British Masters Faces Uncertain Future
IT HAS become established as one of the biggest and best tournaments on the European Tour schedule, but the future of the British Masters is in serious doubt as the search for a new sponsor continues - so far, without success.
The £3m event is supported by Sky Sports but the four-year deal with the broadcaster comes to an end this year. The tournament only returned to the European Tour in 2015 after a six-year absence, with four of Britain’s top players acting as its hosts. Ian Poulter was the first to perform the role at his home club of Woburn and was followed by Luke Donald (The Grove), Lee Westwood (Close House) and Justin Rose (Walton Heath) - won by Eddie Pepperell.
Rose was one of four members of Europe’s victorious Ryder Cup team playing this week, with Tommy Fleetwood, Francesco Molinari and Thorbjorn Olesen playing in the same group for the first two rounds.
European Tour chief executive Keith Pelley said: “I’m disappointed we’ve been unable to find a title sponsor for next year given all the event has going for it.”
It is understood the tournament could take a break next year and return in 2020, with the 2019 schedule complicated by the US PGA Championship moving to May and the BMW PGA Championship consequently switching from May to September.
Rose fears it could disappear for good unless Pelley and his team can secure a headline sponsor for a tournament first staged in 1946 and which has been won by the likes of Greg Norman, Lee Trevino, Seve Ballesteros and Nick Faldo.

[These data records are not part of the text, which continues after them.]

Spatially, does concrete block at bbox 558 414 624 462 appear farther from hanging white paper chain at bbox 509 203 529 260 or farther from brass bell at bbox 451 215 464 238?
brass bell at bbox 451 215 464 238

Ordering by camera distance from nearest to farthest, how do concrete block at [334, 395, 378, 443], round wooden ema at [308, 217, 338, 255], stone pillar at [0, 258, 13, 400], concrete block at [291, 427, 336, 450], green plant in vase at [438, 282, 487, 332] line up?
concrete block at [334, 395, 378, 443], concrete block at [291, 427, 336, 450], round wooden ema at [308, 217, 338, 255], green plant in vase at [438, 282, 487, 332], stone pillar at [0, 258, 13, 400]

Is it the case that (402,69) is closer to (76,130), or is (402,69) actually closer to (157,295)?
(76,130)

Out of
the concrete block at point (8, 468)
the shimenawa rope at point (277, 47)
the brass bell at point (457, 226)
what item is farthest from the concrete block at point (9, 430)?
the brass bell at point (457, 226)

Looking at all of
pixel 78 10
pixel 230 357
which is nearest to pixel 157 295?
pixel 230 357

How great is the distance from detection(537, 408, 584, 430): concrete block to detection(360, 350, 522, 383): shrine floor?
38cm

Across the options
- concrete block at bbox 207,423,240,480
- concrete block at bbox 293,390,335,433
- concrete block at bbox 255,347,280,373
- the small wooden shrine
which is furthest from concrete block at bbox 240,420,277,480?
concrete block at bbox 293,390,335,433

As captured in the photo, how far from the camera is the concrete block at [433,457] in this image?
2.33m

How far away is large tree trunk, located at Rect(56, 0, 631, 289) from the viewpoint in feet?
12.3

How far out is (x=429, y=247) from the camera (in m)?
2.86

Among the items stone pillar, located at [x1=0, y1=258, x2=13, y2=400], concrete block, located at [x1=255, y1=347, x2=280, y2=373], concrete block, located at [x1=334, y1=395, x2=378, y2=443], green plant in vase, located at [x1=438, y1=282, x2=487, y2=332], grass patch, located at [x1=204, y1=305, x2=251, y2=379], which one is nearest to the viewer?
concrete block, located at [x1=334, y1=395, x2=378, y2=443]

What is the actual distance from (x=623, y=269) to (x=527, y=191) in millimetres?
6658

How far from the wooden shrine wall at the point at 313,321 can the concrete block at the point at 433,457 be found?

“It would be a shame,” said Rose, whose own win at Woburn was the only professional victory his father Ken got to witness before his death. “It’s one that’s close to my heart obviously having won it in 2002 with my dad around. “Dare I say there are so many events on the European Tour that maybe shouldn’t be there, these are the ones that should be there.
“There’s an argument there’s too many tournaments, I get that, but it’s a shame that these ones with history and ones that get support... the (fans) really do come out in force in the UK and support these events and these are the types of atmospheres that the players really enjoy playing in front of.
“I’d urge anyone in the powers that be to make it happen, but I get the demands and challenges involved as well. I know the challenge Keith (Pelley) faces week in, week out. It’s tough. I don’t know if we should be focusing on slightly condensing things, quality over quantity for sure.”
The British Masters is one of 49 events on this year’s European Tour schedule, eight of them designated Rolex Series events with prize funds of at least $7m. At a time of so much uncertainty over Brexit, it is remarkable that the tour has been able to find so many sponsors.
However, many events have much smaller purses, a fact illustrated by Matt Wallace winning three of them but failing to qualify for the Ryder Cup. Thorbjorn Olesen’s sole victory in 2018 crucially came in the Italian Open, a Rolex Series event. And it was good enough to secure his place in Europe’s Ryder Cup side.
“There’s such a discrepancy between the big events and the small events here that it does create issues for guys at the top and bottom end of the Order of Merit,” Rose added. “To try and find some happy medium in the middle would be a good goal for the Tour.”